◆ DOCUMENT SEGMENT ◆
....

Nowhere is the adage “it’s better to be lucky than good” more true than in Hong Kong racing, a strange, deeply superstitious world where feng shui and a fast start to the season are equally important to a new trainer gaining traction.
A double to first-season trainer Michael Freedman at Sha Tin on Sunday came just in time, his first two wins with Endearing and Silverfield lifting him off the bottom of the table after what has been a horror start to his first campaign.
The trouble for Freedman started before he even had a runner, a tragic horse walker accident earlier this month resulting in one horse dying, another retired and others injured.
If you ask some of the more superstitious Hong Kong racing fans (i.e. most of them) however, the trouble began when Freedman moved into the former facilities of trainer Andreas Schutz.
Schutz’s experiences with feng shui are well documented, with owner John Yuen Se-kit transferring Good Ba Ba – then the world’s highest-rated miler – from the German’s stable on the advice of a feng shui master in 2009. Things were never the same for Schutz, and he seemed forever tarnished by the dreaded “unlucky” brush by locals after the shock loss of his stable star.
Officials had hoped Freedman moving into the Olympic stables would help shift some of the bad smell left by two trainers who lost licences and a potential court case relating to the facilities.

....

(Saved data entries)
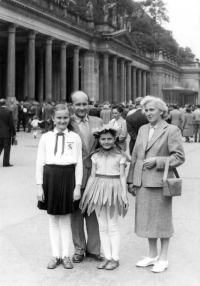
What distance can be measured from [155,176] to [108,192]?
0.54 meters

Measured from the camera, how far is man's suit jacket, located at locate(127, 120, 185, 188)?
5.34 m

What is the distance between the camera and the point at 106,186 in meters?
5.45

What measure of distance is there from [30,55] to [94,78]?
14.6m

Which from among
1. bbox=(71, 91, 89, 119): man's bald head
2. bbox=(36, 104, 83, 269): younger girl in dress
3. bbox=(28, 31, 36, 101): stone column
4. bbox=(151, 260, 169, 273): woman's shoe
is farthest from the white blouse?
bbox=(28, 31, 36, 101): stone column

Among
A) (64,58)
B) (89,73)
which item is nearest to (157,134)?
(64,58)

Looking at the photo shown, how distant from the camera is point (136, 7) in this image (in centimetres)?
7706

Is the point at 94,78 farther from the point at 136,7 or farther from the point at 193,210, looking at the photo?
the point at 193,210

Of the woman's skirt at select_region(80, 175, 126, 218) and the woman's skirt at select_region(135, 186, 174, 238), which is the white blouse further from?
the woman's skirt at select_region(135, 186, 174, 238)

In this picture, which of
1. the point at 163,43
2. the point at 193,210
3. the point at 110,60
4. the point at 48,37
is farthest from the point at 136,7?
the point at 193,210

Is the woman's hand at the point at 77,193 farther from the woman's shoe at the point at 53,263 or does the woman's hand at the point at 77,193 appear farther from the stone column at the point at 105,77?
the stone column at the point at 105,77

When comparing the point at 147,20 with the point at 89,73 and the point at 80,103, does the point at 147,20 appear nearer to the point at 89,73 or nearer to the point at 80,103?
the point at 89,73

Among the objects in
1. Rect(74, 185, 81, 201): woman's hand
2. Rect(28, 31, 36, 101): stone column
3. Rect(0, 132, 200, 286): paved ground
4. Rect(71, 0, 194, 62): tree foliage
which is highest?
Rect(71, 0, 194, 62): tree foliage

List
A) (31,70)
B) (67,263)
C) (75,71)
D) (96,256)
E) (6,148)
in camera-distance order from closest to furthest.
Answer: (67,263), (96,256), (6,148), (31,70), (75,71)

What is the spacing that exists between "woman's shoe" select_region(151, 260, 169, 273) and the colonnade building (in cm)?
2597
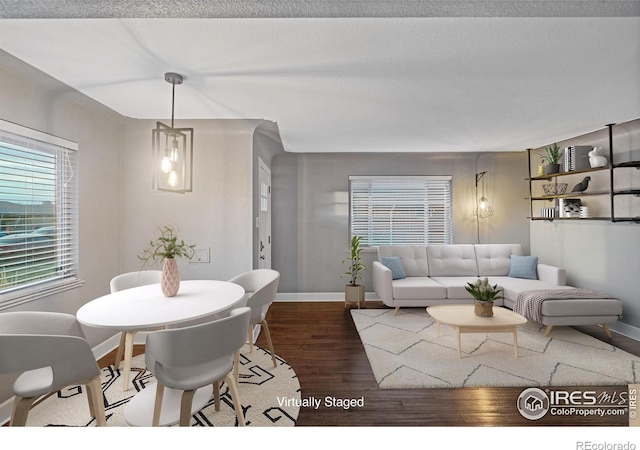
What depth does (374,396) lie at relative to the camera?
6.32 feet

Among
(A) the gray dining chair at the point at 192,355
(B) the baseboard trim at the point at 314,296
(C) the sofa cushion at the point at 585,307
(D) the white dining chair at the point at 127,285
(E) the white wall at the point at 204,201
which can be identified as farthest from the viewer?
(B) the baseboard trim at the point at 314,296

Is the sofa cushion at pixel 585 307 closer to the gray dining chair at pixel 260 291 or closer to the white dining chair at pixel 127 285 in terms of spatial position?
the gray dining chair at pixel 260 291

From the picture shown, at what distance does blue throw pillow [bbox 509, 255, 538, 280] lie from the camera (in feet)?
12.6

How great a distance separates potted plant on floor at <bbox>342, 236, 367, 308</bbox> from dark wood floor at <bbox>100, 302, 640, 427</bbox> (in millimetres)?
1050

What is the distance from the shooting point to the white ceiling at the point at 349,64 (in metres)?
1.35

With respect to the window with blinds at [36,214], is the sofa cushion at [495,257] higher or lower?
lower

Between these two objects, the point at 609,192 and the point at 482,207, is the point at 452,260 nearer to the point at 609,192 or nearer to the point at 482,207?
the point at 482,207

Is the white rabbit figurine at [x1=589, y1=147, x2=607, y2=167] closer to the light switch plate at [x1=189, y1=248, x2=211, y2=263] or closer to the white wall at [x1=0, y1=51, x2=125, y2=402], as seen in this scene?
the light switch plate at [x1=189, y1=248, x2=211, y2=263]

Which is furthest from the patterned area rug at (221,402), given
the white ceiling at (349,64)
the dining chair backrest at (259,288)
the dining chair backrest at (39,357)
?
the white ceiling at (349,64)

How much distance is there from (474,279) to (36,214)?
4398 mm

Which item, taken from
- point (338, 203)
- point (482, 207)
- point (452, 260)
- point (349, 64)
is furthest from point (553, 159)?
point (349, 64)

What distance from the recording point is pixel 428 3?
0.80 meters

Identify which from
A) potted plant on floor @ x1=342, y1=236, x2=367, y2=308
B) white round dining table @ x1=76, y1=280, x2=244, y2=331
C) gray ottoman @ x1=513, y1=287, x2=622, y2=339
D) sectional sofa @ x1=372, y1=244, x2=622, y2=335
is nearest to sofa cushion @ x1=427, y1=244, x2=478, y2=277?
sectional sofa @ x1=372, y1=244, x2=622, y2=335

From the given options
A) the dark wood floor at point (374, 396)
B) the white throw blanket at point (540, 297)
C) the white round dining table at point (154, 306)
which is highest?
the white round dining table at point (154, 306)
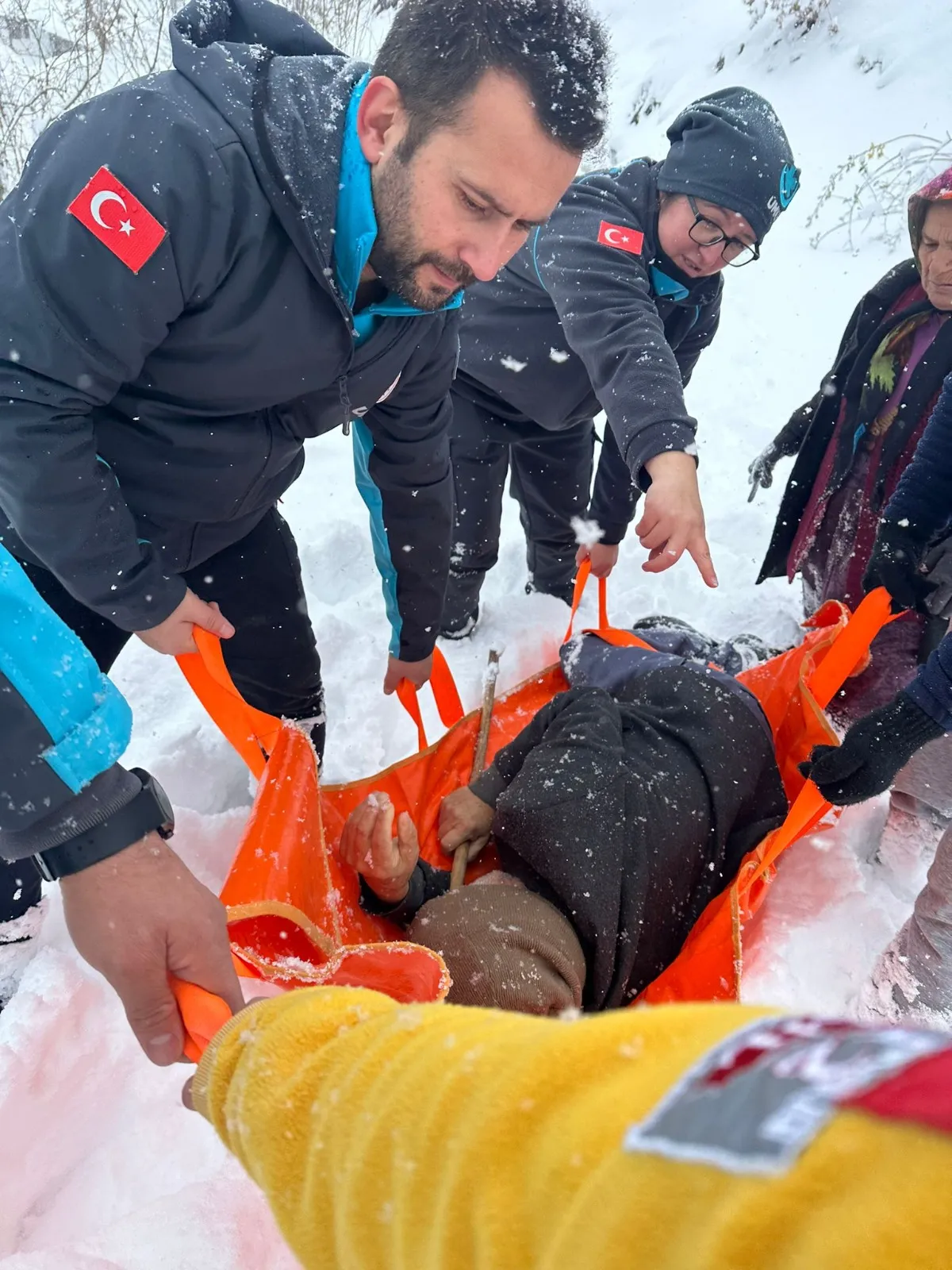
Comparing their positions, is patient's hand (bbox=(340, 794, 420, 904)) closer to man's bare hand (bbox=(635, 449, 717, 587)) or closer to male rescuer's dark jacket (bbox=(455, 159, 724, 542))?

....

◆ WRITTEN INSTRUCTION 1 ◆
List every horse named in the article on Hong Kong racing.
◆ WRITTEN INSTRUCTION 2 ◆
Rewrite the Hong Kong racing article from the words "A double to" through "his first campaign.", putting "rough" in place of "horror".
◆ WRITTEN INSTRUCTION 3 ◆
Carry on the article about Hong Kong racing from where it stops.

◆ EXERCISE RESULT 1 ◆
Endearing, Silverfield, Good Ba Ba

◆ EXERCISE RESULT 2 ◆
A double to first-season trainer Michael Freedman at Sha Tin on Sunday came just in time, his first two wins with Endearing and Silverfield lifting him off the bottom of the table after what has been a rough start to his first campaign.

◆ EXERCISE RESULT 3 ◆
It looked like Freedman’s rotten luck had continued this week when his horse Smart Union became fractious and suffered abrasions while being transported back to Sha Tin from Happy Valley last Wednesday, but judging from those with knowledge of the incident, the fact the horse will return to trackwork this week put him clearly in the “lucky” category – it could have been worse.
"Like winning a Melbourne Cup", Michael Freedman thrilled, and no doubt relieved, to get his first win out of the way with Endearing pic.twitter.com/jBlQ8he5fa— Michael Cox (@KemblaCoxy) September 24, 2017
Freedman had pledged patience, and played down any talk of a fast start, but after the horse walker incident and as the meetings ticked by, a few positive results to reassure any spooked owners were needed.
That’s what Freedman got on Sunday, with Silverfield fittingly adding to the win tally – the horse widely reported as meant to be the 10th horse on the walker that fateful day, but “lucky” his handler was too late loading him.
They say something spooked Freedman’s horses on the walker and for the ghost-fearing fans the answer was obvious, it was the spirit of Rapper Dragon doing his thing again after scaring Pakistan Star to a stop last June down the back straight. With September’s Hungry Ghost Festival out of the way now, hopefully any restless spirits have found some peace.
Supernatural forces aside, putting even more pressure on Freedman was fellow freshman Frankie Lor Fu-chuen, who landed a win with his very first starter on opening day and all the adulation that brings.
Lor was looking like the “lucky one”; he knocked back a chance to train in the Olympic stables, as an above-expectation stable size forced him into the opposite end of the racecourse with the majority of Sha Tin’s trainers.
Lor had another winner on Sunday, giving him five from seven meetings, but the 51-year-old local said he was in an entirely different situation to Freedman.
“Michael has a lot more new horses than me, I was always going to have runners early because I got of a lot of older horses that were already up and running,” Lor said.
Those older horses also meant that Lor needs to spend a lot of time with his horses, with his 12 Class Five horses and other patch-up jobs meaning his yard must have more bandages after trackwork than a triage ward.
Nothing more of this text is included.